Com o passar dos anos, a cidade foi mudando, e, com ela, a rua Sete de Setembro. A Livro 7 mudou-se do antigo casarão para um galpão vizinho. Chegou a constar no Guiness como a maior livraria do Brasil. Seus antigos frequentadores, agora, misturavam-se a estudantes e a um público mais jovem. A rua Sete já não lembrava a ruazinha acanhada de uma década atrás. Ao lado da Livro 7, passou a funcionar o “Calabouço”, bar de calçada onde nos reuníamos, noite após noite. Faziam parte daquela confraria, além do locutor que vos tecla, o poeta Domingos Alexandre, o jornalista José Teles, o escritor Paulo Caldas, as professoras Clélia Barqueta e Suzana Cavani, o saudoso pintor Montez Magno, e outros agregados.

Em frente ao Calabouço havia um amplo terreno que fora comprado pela Igreja Universal para a instalação de um templo.
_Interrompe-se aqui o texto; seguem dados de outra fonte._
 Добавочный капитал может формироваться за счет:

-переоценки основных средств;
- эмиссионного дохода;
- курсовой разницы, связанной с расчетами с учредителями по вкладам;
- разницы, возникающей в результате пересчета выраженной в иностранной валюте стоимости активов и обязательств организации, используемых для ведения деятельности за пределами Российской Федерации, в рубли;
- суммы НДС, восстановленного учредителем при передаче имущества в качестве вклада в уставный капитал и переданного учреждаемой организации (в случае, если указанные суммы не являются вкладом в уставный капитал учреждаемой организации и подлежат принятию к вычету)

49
Toda noitinha, chegavam fiéis e pastores para se reunir no local. Os pastores passavam grandes sacos pretos onde o pessoal depositava suas “contribuições” para a construção da tal igreja. O que, aliás, nunca se concretizou. Certa noite, um pastor começo a pregar, apontando para nós: “Irmãos, deixai essa vida de álcool, maconha e pederastia!...”.  Nesse exato momento, uma “irmã” caiu em plena via pública e começou e se debater em convulsões. O pastor acorreu e passou a encenar uma sessão de “exorcismo”:

- Sai daí, demônio! Deixa esse corpo que não te pertence!

De pronto, eu pulei da cadeira e passei a fazer, digamos, um anti-exorcismo:

- Não sai, demônio! Fica aí que deve estar quentinho. Fica aí para sempre, demônio!

A rua parou. Os populares se acotovelavam para assistir àquele duelo surreal. Então a “possessa” começou a piscar, sentou e levantou-se com a ajuda do pastor, sob sonoras vaias. E eu voltei para minha mesa, devidamente aplaudido pelos presentes.

O ocaso daquela Sete de Setembro de outrora se aproximava, inexoravelmente. A querida Livro 7 encerrou suas atividades. O amplo galpão onde funcionava foi ocupado por uma igreja evangélica. Aquele público rarefeito de antes, aos poucos, foi sendo substituído por uma massa apressada, camelôs e pedintes. Enfim, foi contaminada pelas mazelas de uma cidade que pede socorro. Ou morre lentamente, como o velho rio Capibaribe que se arrasta ali perto.